I groaned. “You’re killing me, and now you’re feeding me this pseudo–intellectual bullshit? Please, just get it over with.”
Then I started hearing other voices behind the whispers.
“Shit! He’s flatlining!”
“The machine is killing him!”
“Unhook him! He’s dying!”
“No! The shock might finish him off.” This was Athalia. “Come on, Ghost. Pull out of it! Fight it! Remember, everything in there is just an illusion!”
How did she know that? I wondered. But it was good advice. Everything that was happening to me was just a constructed reality that Finster was showing me and I was going along with. It was a hard illusion to break, but I’d done it before, hadn’t I? I’d closed my eyes in order to walk across the room that had jerked me all over the place, right?
I closed my eyes again. I wasn’t in this room with no doors. I was in the room I’d seen through the right hand door.
“He’s coming back,” said Athalia. “His pulse is strengthening.”
“Come on, Ghost!” That was Angie.
Thinking about Angie I almost slipped back, but I pulled it together and kept building the other room with my mind, block by crazy–colored block.
“Yes! He’s stabilizing. Stay strong, ranger!”
I could see the other room around me now, so I stepped forward and opened my eyes — and I was in it. I let out a relieved breath, and heard cheering outside my head.
The voice that wasn’t Finster wasn’t too happy about it though. “Pah! I tire of you. Be gone!”
Then, on my very next step, Finster’s voice was back, panicked and screaming. “No! You cannot be here still. Stay back, get out, leave! Or I’ll sear the flesh from your bones!”
Was he talking to me or the other voice? I couldn’t tell. Did he have multiple personalities? What was going on?
The floor around me erupted into flames. Shit! I dived out of the circle of fire and ran, afraid the rest of the place was going to catch on fire. There was a click from above me and a storm of knives shot out of the ceiling. I zigged left and only a few caught me, opening up the sleeve of my leather jacket and the flesh underneath.

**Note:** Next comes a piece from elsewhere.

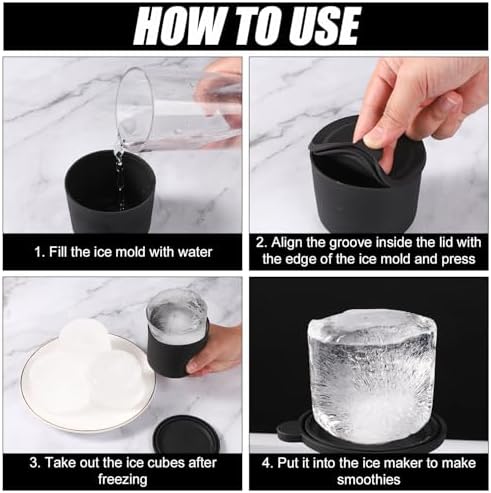 HOW TO USE

1. Fill the ice mold with water

2. Align the groove inside the lid with the edge of the ice mold and press

3. Take out the ice cubes after freezing

4. Put it into the ice maker to make smoothies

“You’re crazy!” I shouted.
Finster’s laughter followed me down the hall and around the corner. “Do you hear me, ranger? This is the end. I will finish you. I will crush you. You, too, will die!”
I skidded to a stop as I saw what lay before me. It was Finster again, but this time it was mega–Finster — a twisted metal monstrosity twice as tall and twice as wide as I was. I groaned. First he tells me to leave, then he says he’s going to kill me, then he blocks the exit. What the hell?
Well, at least I knew how this worked now. I closed my eyes and charged forward, seeing myself wielding an even bigger gun than before, knowing that I was wearing armor that could stop whatever the Finster–Leviathan could throw at me. And as I saw it and knew it, I was.
I blazed away at the big bastard with a gun the size of a rocket launcher and shrugged off his return fire in the armor I had seen behind the glass walls at Sleeper One. Nothing could hurt me, and I was bringing the hurt in a major way. It didn’t take more than six or seven shots before the giant was a smoking ruin on the floor.
I stepped to it and stuck my uber–gun in its metal face. “Are we done? Can I have the sec pass now?”
It raised its shattered head and smiled through broken lips. “You killed it.”